If you wish to use this project, it is highly recommended you first read the README for the parser generator.

Documentation for this library has been generated using haddock. If you are modifying the documentation, and are using the parser generator library source files, please ensure that haddock does not include these files.

Usage

The inputs to this project are in the form of a .gmr file (formally defined in the readme for the parser generator) and a .smt file (formally defined here)

Compiled

The compiled script can be run taking one argument, the path to both gmr and smt file, in the form of an extensionless path. The script will then generate the following four files, given the the input file name NAME:

  • NAMEcompiler.hs
  • NAMEsemantics.hs
  • NAMEparser.hs
  • parserrequirements.hs

For example, running: ./compilergenerator "examples/mt" yields mtcompiler.hs, mtsemantics.hs, mtparser.hs and parserrequirements.hs all in the examples directory.

Interpreted

The following functions have been defined in the CompilerGenerator module.

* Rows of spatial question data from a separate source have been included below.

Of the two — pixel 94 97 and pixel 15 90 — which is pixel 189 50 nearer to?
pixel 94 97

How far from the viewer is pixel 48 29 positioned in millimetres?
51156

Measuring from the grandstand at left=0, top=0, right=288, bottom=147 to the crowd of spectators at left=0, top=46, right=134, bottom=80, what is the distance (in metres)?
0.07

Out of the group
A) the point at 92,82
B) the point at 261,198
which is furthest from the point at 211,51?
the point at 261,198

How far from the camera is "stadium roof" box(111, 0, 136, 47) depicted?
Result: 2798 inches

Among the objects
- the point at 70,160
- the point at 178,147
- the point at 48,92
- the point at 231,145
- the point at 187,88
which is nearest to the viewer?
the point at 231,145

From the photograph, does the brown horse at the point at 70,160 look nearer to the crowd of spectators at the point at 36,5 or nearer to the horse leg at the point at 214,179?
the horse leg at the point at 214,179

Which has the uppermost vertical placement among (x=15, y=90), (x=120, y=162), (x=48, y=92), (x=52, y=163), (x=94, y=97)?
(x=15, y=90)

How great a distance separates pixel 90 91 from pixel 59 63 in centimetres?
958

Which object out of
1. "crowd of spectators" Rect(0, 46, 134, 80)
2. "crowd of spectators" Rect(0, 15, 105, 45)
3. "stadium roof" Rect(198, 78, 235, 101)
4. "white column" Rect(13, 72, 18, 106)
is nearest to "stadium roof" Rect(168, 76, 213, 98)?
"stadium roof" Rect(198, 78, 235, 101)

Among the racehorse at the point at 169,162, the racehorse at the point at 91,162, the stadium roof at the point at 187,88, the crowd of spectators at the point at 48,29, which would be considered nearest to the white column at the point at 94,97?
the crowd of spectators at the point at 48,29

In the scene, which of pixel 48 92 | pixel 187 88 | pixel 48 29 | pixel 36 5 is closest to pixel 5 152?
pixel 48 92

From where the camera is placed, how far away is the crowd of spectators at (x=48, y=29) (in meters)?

  • runCompilerGenerator :: String -> IO () - Taking the file path and creating the hs files where needed.
  • generateCompiler :: String -> String -> String -> Result (String, String, String) - Taking the gmr contents, smt contents, and module name, and returning a tuple of parser code, semantics code and compiler code.

Further documentation on these files can be found in the haddock documentation.

Generated compiler

The generated compiler can be run either interpreted or compiled. If compiled the following command structure should be used:

compiler [OPTION...] FILE

The following OPTIONS or flags are then supported, with shorthand versions taking the first character:

  • --extension or -e - Gets the file extension the compiler accepts. This flag does not require the input file to be specified.
  • --info or -i - Gives information about the compiler, mostly about its origin. This flag does not require the input file to be specified.
  • --verbose or -v - Prints information about the compilation process.
  • --output FILE or -o FILE - Allows the user to specify the output location.

If the generated compiler supports includes (as defined here), the --dependency DIR or -d DIR option can be used to add directories for the compiler to look for source files in.

If you choose to run the compiler interpreted, the following function is defined:

runCompiler :: String -> Maybe String -> Bool -> IO ()

This takes the path to the input file, a maybe value for the output file, and a verbose boolean flag. Similar to the compiled command, if the language supports includes, this function changes to:

runCompiler :: String -> Maybe String -> Bool -> [String] -> IO ()

The extra list of Strings here is the list of additional directories to check for source files.

Lastly, if you wish to compile without writing to a file, the following function can be used:

compile :: Bool -> String -> IO String

This takes the verbose flag and the file path, and returns the compiled file as a String. If using a includes-enabled compiler, this changes to:

compile :: Bool -> [String] -> String -> IO String

Where, again, the extra list of Strings are the dependency directories.

smt format

The smt file is split into the following 4 sections:

Meta-definitions

The meta definitions for semantics encompass not only the semantics of the language, but also information about the compiler main file, code generation, and even affect the gmr definition requirements.
There are 5 meta definitions, which are sensitive to order, but not all are required.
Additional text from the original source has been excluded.